Masalah misinformasi di Indonesia telah menyebar luas di masyarakat, bahkan berdampak pada isu-isu bidang politik, agama, dan kesehatan. Pemilihan Umum (Pemilu) 2024 semakin dekat, sehingga organisasi masyarakat sipil dan insan pers menginisiasi gerakan pengecekan fakta secara digital untuk memberantas misinformasi. Dua organisasi yang memimpin inisiatif ini adalah Asosiasi Media Siber Indonesia (AMSI) dan Aliansi Jurnalis Independen (AJI), yang bekerja sama dengan Google News Initiative. Bersama-sama, mereka meluncurkan cekfakta.com, sebuah platform web yang memfasilitasi kolaborasi antara 25 institusi pers untuk berbagi hasil pengecekan fakta.
Namun, penelitian dari tim peneliti Program Studi Digital Journalism, Universitas Multimedia Nusantara (UMN), menemukan bahwa gerakan cek fakta di Indonesia masih kurang mendapat perhatian publik. Salah satu penyebabnya adalah karena konten cek fakta yang tersedia masih didominasi oleh elemen tekstual. Oleh karena itu, tim peneliti melakukan penelitian terhadap 1.596 audiens yang mewakili berbagai daerah di Indonesia untuk mengetahui preferensi mereka terhadap format cek fakta yang diproduksi oleh jurnalis Indonesia.
Penelitian ini mengidentifikasi tujuh format cek fakta yang diproduksi oleh komunitas cek fakta, dan mengukur preferensi audiens untuk setiap format menggunakan empat variabel, yaitu seberapa familier audiens dengan konten tersebut, seberapa sering mereka melihat konten tersebut, seberapa besar mereka menyukainya, dan seberapa besar kemungkinan mereka akan menggunakannya.

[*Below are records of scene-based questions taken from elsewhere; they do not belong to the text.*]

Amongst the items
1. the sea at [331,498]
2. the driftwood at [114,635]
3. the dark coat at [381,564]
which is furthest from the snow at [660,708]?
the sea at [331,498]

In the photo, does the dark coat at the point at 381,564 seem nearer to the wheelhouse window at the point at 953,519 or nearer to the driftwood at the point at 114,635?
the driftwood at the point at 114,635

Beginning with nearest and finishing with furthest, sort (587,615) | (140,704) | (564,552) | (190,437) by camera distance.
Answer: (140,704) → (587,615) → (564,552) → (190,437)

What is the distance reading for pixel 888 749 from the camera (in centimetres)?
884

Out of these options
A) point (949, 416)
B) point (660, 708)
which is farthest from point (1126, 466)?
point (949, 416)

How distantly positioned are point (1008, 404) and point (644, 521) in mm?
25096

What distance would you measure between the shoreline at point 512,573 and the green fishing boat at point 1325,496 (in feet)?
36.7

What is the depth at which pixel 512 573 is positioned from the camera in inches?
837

Hasil penelitian menunjukkan bahwa walaupun hampir separuh (49%) responden merasa bahwa cek fakta dalam bentuk teks bermanfaat, mereka sebenarnya kurang menyukainya. Audiens lebih menyukai konten cek fakta yang dipublikasikan dalam bentuk visual, seperti video maupun foto. Sebanyak 901 responden (60,6%) mengungkapkan bahwa mereka sangat menyukai konten cek fakta yang berupa video pendek dan dilengkapi teks, foto, dan musik latar. Sementara itu, 853 responden (60,8%) menyatakan sangat menyukai bentuk konten cek fakta yang disampaikan melalui siaran langsung di Instagram. Kedua format cek fakta tersebut – video pendek dengan musik latar dan Instagram live – lebih disukai daripada teks yang panjang.
Dalam konteks format cek fakta, mayoritas responden di Indonesia menganggap diri mereka sangat familier dengan video pendek yang dilengkapi musik latar dan Instagram live. Namun, mereka merasa tidak terlalu familier dengan konten cek fakta dalam bentuk teks. Hasil penelitian ini memberikan rekomendasi pada pers Indonesia untuk memproduksi lebih banyak konten berbasis visual agar kampanye melawan misinformasi berlanjut. Dalam konteks Pemilu 2024 yang semakin dekat, pengecekan fakta menjadi semakin penting untuk memastikan publik mendapatkan informasi yang benar dan dapat mengambil keputusan politik yang objektif dan relevan. Oleh karena itu, para pihak yang terlibat dalam gerakan pengecekan fakta harus menciptakan konten-konten cek fakta yang lebih menarik secara visual guna menarik perhatian publik.